Pop culture is humorous, even idiotic at times. But, most important, it’s entertaining.
Nome captured that notion, along with the audience, at last Thursday’s pre-opening look at “Thought to Pop,” which really wasn’t about washed-up pop princesses. The event, put on by the museum’s A List committee, introduced this exhibition that’s about superheroes and the people who draw them.
The work of eight WildStorm Productions artists, including that of the legendary Jim Lee, is featured in the exhibit. Along with Nome, Joel Gomez, Eddie Nunez and several others from La Jolla-based comic arts company were there drawing on the walls, signing autographs and meeting their fans.
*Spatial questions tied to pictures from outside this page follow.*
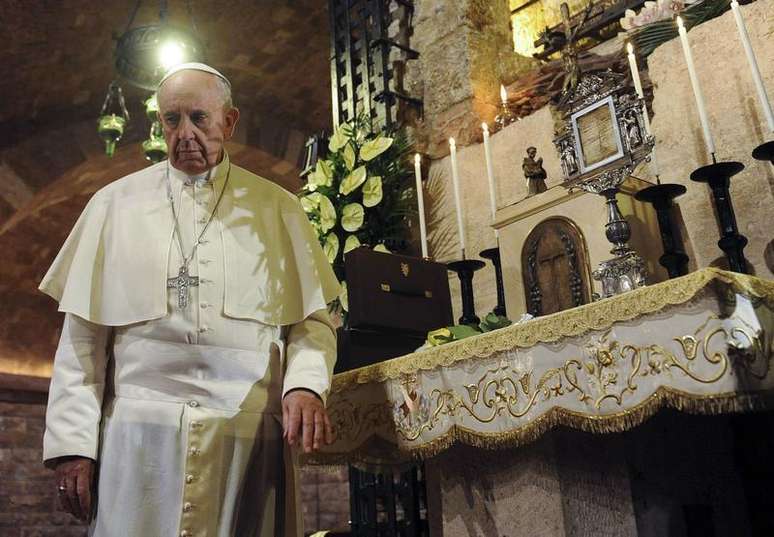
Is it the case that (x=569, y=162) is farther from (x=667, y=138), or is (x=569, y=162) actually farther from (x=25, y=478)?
(x=25, y=478)

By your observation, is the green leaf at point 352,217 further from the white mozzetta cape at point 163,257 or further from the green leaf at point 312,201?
the white mozzetta cape at point 163,257

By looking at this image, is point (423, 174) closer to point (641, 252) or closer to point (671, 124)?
point (671, 124)

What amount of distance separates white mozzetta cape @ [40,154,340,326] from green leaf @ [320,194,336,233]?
122 centimetres

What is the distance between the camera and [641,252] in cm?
234

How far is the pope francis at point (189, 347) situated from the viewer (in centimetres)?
162

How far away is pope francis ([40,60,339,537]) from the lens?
1.62 meters

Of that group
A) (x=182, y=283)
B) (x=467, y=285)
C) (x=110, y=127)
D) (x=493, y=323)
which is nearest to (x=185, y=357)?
(x=182, y=283)

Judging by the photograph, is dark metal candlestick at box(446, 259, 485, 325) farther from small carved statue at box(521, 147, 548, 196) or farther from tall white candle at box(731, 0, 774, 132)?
tall white candle at box(731, 0, 774, 132)

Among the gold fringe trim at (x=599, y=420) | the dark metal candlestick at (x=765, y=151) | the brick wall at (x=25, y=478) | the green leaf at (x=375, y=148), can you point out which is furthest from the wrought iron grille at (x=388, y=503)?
the brick wall at (x=25, y=478)

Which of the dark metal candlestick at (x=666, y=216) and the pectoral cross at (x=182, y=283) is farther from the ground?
the dark metal candlestick at (x=666, y=216)

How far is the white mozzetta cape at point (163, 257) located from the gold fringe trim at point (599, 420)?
0.48 meters

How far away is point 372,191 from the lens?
332 centimetres

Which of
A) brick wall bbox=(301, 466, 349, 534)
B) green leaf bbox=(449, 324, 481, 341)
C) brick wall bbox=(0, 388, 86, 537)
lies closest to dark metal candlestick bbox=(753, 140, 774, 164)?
green leaf bbox=(449, 324, 481, 341)

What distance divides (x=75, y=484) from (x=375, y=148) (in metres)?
2.17
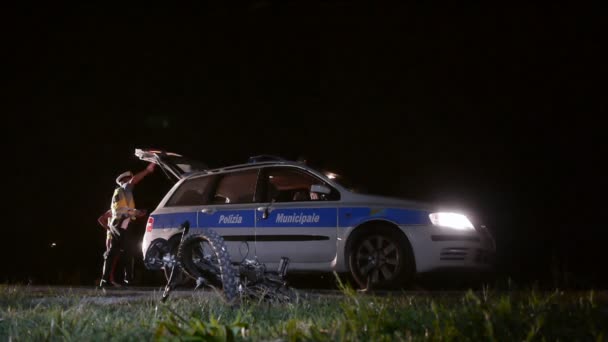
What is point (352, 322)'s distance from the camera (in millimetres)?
3553

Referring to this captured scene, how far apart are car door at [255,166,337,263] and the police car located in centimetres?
1

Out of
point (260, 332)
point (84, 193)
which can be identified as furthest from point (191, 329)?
point (84, 193)

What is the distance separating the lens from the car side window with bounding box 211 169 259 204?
27.0 ft

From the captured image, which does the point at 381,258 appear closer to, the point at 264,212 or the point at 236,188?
the point at 264,212

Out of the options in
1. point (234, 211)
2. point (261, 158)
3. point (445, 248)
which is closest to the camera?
point (445, 248)

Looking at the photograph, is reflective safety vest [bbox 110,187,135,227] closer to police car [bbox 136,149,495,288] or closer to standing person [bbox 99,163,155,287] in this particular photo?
standing person [bbox 99,163,155,287]

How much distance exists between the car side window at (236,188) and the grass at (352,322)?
3.48m

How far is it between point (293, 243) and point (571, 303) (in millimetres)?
4089

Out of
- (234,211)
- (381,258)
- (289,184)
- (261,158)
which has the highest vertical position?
(261,158)

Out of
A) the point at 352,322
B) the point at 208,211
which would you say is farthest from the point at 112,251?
the point at 352,322

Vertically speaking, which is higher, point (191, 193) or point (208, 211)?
point (191, 193)

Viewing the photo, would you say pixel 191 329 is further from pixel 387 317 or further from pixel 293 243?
pixel 293 243

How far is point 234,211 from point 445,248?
278 cm

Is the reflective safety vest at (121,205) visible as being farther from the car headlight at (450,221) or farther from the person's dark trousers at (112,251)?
the car headlight at (450,221)
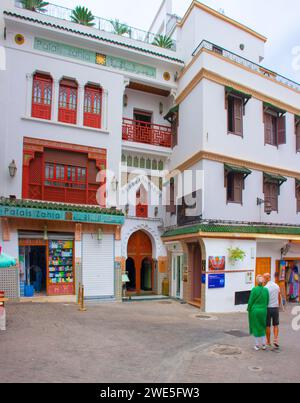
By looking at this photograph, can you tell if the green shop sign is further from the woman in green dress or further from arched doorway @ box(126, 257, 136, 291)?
the woman in green dress

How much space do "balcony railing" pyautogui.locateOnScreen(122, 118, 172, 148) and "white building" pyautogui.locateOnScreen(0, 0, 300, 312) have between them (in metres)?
0.07

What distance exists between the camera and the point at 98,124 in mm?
16734

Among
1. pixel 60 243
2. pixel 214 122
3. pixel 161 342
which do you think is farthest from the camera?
pixel 214 122

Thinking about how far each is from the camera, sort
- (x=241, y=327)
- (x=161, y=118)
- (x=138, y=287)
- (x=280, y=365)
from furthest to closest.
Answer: (x=161, y=118) → (x=138, y=287) → (x=241, y=327) → (x=280, y=365)

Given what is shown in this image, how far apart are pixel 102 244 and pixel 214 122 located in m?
7.27

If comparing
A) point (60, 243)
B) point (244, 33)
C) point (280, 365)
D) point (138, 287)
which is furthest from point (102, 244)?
point (244, 33)

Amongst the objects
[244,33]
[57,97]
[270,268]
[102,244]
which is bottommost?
[270,268]

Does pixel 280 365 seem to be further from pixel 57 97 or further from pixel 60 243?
pixel 57 97

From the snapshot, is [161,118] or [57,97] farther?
[161,118]

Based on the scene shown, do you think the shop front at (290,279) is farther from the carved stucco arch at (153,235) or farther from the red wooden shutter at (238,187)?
the carved stucco arch at (153,235)

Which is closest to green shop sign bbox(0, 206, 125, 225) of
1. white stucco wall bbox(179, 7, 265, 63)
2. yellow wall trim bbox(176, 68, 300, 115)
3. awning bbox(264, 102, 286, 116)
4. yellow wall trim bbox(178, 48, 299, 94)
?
yellow wall trim bbox(176, 68, 300, 115)

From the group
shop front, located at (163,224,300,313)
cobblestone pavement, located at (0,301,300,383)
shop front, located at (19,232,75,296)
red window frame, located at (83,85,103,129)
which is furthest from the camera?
red window frame, located at (83,85,103,129)

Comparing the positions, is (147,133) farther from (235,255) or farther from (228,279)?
(228,279)

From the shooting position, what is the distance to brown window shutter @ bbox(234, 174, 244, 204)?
16578 mm
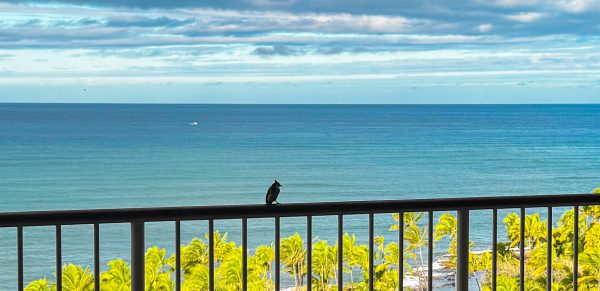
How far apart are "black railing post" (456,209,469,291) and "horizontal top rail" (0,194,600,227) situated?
0.05 meters

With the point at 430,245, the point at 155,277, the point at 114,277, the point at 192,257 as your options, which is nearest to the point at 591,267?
the point at 155,277

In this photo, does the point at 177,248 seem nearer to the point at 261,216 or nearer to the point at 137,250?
the point at 137,250

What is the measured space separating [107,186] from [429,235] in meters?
34.6

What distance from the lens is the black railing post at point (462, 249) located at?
2695 millimetres

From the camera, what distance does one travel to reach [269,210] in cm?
249

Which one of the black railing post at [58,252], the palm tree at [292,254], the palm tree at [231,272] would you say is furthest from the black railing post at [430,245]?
the palm tree at [292,254]

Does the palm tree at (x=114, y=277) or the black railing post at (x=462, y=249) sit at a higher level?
the black railing post at (x=462, y=249)

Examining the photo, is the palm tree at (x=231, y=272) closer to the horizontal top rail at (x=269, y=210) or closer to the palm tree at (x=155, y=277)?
the palm tree at (x=155, y=277)

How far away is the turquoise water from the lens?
27156mm

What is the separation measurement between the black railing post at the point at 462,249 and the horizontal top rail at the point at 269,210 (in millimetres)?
52

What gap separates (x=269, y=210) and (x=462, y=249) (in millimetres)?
705

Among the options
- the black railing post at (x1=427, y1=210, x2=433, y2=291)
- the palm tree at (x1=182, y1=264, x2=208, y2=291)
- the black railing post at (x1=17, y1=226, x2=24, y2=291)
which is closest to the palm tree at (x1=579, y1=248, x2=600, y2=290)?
the palm tree at (x1=182, y1=264, x2=208, y2=291)

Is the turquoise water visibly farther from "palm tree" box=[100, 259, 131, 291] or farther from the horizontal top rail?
the horizontal top rail

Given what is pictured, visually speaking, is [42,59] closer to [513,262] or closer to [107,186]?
[107,186]
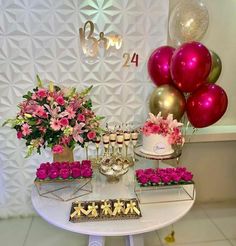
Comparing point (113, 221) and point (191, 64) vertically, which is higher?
point (191, 64)

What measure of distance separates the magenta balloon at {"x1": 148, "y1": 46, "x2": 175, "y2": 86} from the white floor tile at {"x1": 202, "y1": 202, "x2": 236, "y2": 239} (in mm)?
1442

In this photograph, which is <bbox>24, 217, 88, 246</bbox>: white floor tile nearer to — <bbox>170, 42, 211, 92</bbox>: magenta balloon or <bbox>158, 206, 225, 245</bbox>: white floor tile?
<bbox>158, 206, 225, 245</bbox>: white floor tile

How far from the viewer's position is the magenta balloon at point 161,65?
6.95ft

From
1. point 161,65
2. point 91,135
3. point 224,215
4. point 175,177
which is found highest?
point 161,65

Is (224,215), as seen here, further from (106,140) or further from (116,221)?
(116,221)

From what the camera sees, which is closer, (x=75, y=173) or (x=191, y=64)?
(x=75, y=173)

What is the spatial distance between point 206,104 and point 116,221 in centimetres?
109

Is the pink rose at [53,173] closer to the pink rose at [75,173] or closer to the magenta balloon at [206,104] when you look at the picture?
the pink rose at [75,173]

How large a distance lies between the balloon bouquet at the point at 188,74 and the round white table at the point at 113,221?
727 mm

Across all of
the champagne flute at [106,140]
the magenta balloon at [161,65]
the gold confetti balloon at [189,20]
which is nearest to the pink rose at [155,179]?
the champagne flute at [106,140]

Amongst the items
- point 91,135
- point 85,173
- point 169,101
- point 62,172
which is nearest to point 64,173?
point 62,172

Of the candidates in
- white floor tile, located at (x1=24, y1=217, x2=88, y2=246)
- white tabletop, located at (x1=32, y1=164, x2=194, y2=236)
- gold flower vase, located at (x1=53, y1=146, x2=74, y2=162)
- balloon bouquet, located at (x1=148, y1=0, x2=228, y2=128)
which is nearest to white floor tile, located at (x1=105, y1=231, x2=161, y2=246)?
white floor tile, located at (x1=24, y1=217, x2=88, y2=246)

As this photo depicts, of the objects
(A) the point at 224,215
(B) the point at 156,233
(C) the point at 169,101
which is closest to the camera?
(C) the point at 169,101

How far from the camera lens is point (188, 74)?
188 cm
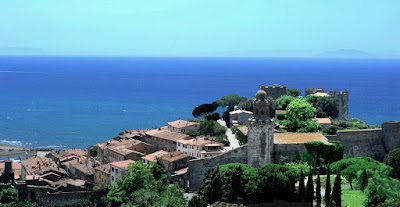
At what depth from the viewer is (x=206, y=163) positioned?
39781 millimetres

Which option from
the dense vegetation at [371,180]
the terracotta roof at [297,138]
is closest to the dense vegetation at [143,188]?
the terracotta roof at [297,138]

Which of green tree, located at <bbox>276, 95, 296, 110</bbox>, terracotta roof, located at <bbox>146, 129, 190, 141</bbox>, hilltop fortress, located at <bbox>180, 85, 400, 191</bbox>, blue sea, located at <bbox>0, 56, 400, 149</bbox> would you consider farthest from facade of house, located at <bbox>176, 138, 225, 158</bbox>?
blue sea, located at <bbox>0, 56, 400, 149</bbox>

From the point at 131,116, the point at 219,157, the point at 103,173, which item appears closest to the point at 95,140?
the point at 131,116

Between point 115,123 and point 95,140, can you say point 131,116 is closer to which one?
point 115,123

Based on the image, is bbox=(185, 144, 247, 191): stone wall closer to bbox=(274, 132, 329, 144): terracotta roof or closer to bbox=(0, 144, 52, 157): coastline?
bbox=(274, 132, 329, 144): terracotta roof

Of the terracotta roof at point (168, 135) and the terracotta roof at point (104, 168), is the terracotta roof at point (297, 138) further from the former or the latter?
the terracotta roof at point (104, 168)

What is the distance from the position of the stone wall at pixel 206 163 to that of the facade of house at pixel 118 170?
6.66 meters

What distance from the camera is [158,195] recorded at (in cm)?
3438

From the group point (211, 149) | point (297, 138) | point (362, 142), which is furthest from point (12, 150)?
point (362, 142)

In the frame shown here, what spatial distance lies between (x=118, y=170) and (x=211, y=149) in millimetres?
8396

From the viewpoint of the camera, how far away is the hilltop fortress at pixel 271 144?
37.6 meters

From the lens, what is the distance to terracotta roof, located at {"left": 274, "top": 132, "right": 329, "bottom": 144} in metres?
38.2

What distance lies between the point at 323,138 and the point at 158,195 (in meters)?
13.3

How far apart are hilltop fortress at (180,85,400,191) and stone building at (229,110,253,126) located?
16037 mm
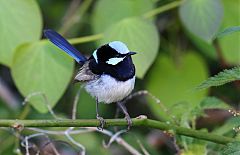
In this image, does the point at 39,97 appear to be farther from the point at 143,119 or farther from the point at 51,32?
the point at 143,119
Comic worshipers came dressed as Batman, Superman, Clark Kent, Aquaman, Catwoman and the Green Hornet’s sidekick, Kato. The women on The A List committee wore T-shirts that donned a pseudo-Superman logo, only instead of a giant “S” theirs read, “The A List.”
The A List committee is made up of eight women who put together bimonthly events geared toward Gen X and Y. These events, which are open to both A List members and nonmembers, are all about mingling among those who love contemporary art and music.
At the “Thought to Pop” event, Hellhound performed electro-pop music while wearing pirate garb, then Cathy “DJ OMG” de la Cruz spun club tracks. Karl Strauss provided the beer and The A List committee gave away door prizes and stick-on tattoos.
The event was attended by Annina Torri, Sandy Webster and Kristina Meek, who are on The A List committee. Cyndy Stalmaster, Blair Tuckman, Barry Raspotnik, Vic Ferreira, Percy Bojador and Erika Torri, who is chair of the art committee, were also there.